Shall I take probiotics?
Regulatory agencies such as the US Food and Drug Administration consider any agents given to patients to cure, treat, mitigate or prevent disease to be drugs.
Therefore, their approval for testing and use in patients requires demonstrations of safety and efficacy. In contrast, probiotics are defined as live micro-organisms that might provide health benefits. However, there is no legal definition for probiotics, and these products often are marketed without scientific proof of their claims.
No probiotic product has been able to satisfy the regulatory requirements to be categorised as a drug — a substance intended to cure, mitigate or prevent disease.
The American Gastroenterological Association recommendation regarding probiotics supports use of certain probiotic formulations in three settings:
• For C. difficile infection in adults and children taking antibiotics
• For necrotising enterocolitis in preterm, low-birthweight infants
• For the management of pouchitis, a complication of inflammatory bowel disease
There is insufficient evidence to recommend probiotics for treatment of Crohn’s disease, ulcerative colitis and irritable bowel syndrome. For acute infectious gastroenteritis in children, AGA recommends against the use of probiotics.
However, patients take probiotic products in the belief that they will help to treat their intestinal or systemic diseases.
What can I do to improve my “gut health”?
Modern lifestyle, in particular the increased consumption of fast foods, sugar and decreased consumption of fibre, fruits and vegetables, may contribute to the increase in diseases by disrupting the microbiome from an early age. So read the labels of the products you buy. For instance, emulsifiers, commonly added to foods to improve shelf life, change the composition of gut bacteria and promote chronic inflammation. Chronic alcohol abuse disrupts the intestinal barrier and can modify microbiota composition.

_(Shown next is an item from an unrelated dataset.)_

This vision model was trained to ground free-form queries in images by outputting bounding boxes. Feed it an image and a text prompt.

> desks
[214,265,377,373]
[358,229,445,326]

Increasing fibre content in our diet to 50 grams per day and reducing fat can establish a microbiota composition that is low-risk for the development of colorectal carcinoma. This is only a fraction of the dietary effects on the microbiota and health.
Be careful with the overwhelming source of apparently scientific articles that are unreliable. Many of those websites are designed to sell products such as diet books, nutritional supplements — containing probiotics, for example — herbal remedies, gluten-free foods and other special diets, such as low-sugar or antifungal diet, which have no scientific support.
• Suraia Boaventura Barclay, MD is a Consultant Gastroenterologist and Endoscopist, and Fellow of the American Gastroenterological Association
How many times have I told myself to follow that universally accepted mantra of 10,000 steps a day? Well, The Lancet reports that researchers at the University of Massachusetts have analysed the mortality rates of 47,500 adult step-counters from around the world, and their findings are rather different.
Predictably, those aged 60-plus walking upwards of 5,800 steps a day will almost half their risk of premature death. Even 3,500 steps achieves significant benefits. But anything more than 8,000 steps does nothing at all to help.
As for other ages, the Journal of American Medicine reports that people between 38 and 50 need 7,000 steps to cut untimely death risk by 72 per cent, while the figure for 10,000 steps is 55 per cent.
So where did 10,000 steps come from? It turns out a Japanese pedometer maker thought it was a catchy figure to encourage people to buy its devices. In so doing, they successfully tricked me into believing I was following doctor’s orders. Embarrassingly, it’s not far off what I am warning against in today’s main article. As the saying goes, “Physician, heal thyself!”
How do you tell accurate from inaccurate information on the internet? Sometimes appearances can be deceptive, but look for obvious widely respected news and science sources, avoid anything that seems too good to be true, and obviously never make online payments until you are absolutely sure.